Photo: Mohammed Abed Agence France-Presse A displaced Palestinian child eats food from a box while sitting in a makeshift tent in a camp next to a street in Rafah on March 13, 2024.

Adel Zaanoun – Agence France-Presse and Cécile Feuillatre – Agence France-Presse in Jerusalem and the Gaza Strip

8:16 p.m.

  • Middle East

A first Spanish boat loaded with food was heading towards the Gaza Strip on Thursday, as efforts accelerate to try to deliver more humanitarian aid to the Palestinian territory on the brink of famine , after more than five months of war between Israel and Hamas.

While the mediating countries failed to negotiate a truce agreement before the start of Ramadan on March 11, the UN fears widespread famine in the territory besieged by Israel, particularly in the north , difficult to access, where around 300,000 people live.

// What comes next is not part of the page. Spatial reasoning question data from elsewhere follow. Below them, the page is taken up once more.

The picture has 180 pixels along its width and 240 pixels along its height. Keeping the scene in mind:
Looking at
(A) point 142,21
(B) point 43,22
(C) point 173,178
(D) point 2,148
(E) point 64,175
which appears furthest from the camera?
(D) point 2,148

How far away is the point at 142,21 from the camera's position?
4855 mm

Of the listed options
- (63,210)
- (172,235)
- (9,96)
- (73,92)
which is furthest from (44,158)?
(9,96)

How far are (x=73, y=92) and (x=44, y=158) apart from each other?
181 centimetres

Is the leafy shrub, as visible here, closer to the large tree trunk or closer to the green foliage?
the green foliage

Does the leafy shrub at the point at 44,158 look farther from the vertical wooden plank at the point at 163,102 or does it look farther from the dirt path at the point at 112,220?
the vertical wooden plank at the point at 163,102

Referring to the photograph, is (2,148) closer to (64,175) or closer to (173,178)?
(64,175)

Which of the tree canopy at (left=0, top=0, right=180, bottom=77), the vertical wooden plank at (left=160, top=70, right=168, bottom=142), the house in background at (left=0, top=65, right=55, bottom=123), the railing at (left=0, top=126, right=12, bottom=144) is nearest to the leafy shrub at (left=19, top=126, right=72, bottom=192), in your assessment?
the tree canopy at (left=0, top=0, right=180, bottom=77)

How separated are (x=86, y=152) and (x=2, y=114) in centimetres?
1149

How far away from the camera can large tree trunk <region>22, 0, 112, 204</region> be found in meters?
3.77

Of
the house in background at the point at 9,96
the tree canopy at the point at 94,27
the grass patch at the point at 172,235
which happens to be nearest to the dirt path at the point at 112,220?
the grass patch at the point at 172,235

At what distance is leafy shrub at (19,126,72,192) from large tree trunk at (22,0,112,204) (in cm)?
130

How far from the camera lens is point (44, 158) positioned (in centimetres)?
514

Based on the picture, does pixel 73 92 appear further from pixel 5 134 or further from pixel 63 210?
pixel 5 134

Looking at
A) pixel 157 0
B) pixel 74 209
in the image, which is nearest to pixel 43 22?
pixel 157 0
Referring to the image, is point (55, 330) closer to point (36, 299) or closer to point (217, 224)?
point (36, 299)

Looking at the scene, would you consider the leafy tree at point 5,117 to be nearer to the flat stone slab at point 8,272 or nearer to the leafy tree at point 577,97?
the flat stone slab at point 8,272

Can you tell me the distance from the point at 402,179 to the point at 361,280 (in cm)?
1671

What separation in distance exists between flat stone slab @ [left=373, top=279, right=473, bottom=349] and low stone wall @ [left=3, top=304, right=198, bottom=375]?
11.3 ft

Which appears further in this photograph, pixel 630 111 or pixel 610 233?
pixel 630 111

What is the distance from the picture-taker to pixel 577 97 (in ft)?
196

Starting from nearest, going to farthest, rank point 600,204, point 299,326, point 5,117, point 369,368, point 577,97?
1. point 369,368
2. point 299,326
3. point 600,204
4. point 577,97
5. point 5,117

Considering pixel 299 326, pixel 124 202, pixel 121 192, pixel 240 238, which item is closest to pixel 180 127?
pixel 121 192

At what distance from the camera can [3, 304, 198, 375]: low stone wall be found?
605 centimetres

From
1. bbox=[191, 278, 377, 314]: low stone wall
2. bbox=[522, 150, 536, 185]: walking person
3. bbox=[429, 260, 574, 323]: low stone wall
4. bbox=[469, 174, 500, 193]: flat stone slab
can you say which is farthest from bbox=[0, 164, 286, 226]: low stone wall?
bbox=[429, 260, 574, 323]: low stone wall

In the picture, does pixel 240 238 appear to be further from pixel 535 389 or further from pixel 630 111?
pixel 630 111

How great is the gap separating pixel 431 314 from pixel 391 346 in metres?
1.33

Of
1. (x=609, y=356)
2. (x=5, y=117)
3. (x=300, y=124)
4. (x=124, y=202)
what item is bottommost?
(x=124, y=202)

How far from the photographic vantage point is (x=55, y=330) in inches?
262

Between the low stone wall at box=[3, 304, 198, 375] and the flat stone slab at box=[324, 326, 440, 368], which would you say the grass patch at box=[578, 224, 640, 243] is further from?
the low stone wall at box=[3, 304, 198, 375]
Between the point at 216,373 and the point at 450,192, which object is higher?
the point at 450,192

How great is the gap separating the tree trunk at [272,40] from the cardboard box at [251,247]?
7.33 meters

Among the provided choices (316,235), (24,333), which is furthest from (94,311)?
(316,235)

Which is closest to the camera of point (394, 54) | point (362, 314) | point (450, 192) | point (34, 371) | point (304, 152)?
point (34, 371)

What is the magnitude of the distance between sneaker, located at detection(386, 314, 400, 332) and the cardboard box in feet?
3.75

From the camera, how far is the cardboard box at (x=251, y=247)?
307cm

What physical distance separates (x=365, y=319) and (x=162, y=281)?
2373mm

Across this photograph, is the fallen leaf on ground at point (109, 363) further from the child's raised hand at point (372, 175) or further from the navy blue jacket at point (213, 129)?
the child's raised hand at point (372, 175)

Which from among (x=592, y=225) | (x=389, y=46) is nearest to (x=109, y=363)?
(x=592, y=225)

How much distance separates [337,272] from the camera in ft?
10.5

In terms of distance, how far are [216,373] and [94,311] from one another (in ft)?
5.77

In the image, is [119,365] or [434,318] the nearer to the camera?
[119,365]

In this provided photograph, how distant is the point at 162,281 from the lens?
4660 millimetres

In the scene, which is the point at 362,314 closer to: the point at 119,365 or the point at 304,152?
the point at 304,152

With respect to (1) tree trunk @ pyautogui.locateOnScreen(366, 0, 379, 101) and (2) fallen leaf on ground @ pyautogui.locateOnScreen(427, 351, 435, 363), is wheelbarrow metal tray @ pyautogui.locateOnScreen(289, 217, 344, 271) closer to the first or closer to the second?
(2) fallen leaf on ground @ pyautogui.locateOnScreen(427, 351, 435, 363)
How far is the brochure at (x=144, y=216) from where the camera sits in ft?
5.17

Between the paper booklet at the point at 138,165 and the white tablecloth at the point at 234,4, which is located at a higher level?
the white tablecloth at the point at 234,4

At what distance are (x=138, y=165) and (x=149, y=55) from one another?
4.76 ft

Faced with the humanitarian emergency, several countries have decided to diversify the delivery routes of aid to the population, via airdrops or a maritime corridor from Cyprus.

In the north of the Gaza Strip, residents scan the sky daily waiting for an airdrop, but the quantities dropped are limited. As soon as the parachutes approach the ground, they rush into the middle of the ruins, hoping to recover a bag of food.

“Hungry and exhausted”

“Since the war started and people moved south, we haven’t received any help. We have been wandering since early in the morning in the hope that a plane will drop parachutes above us,” a displaced person, Mokhles al-Masry, told Agence France-Presse, with a bag of flour on his shoulders, Beit Lahia.

But these packages, he adds, “do not cover 1% of needs. Everyone is scrambling violently to get a box for their children, to collect a can of tuna or beans. All the people are hungry and exhausted.”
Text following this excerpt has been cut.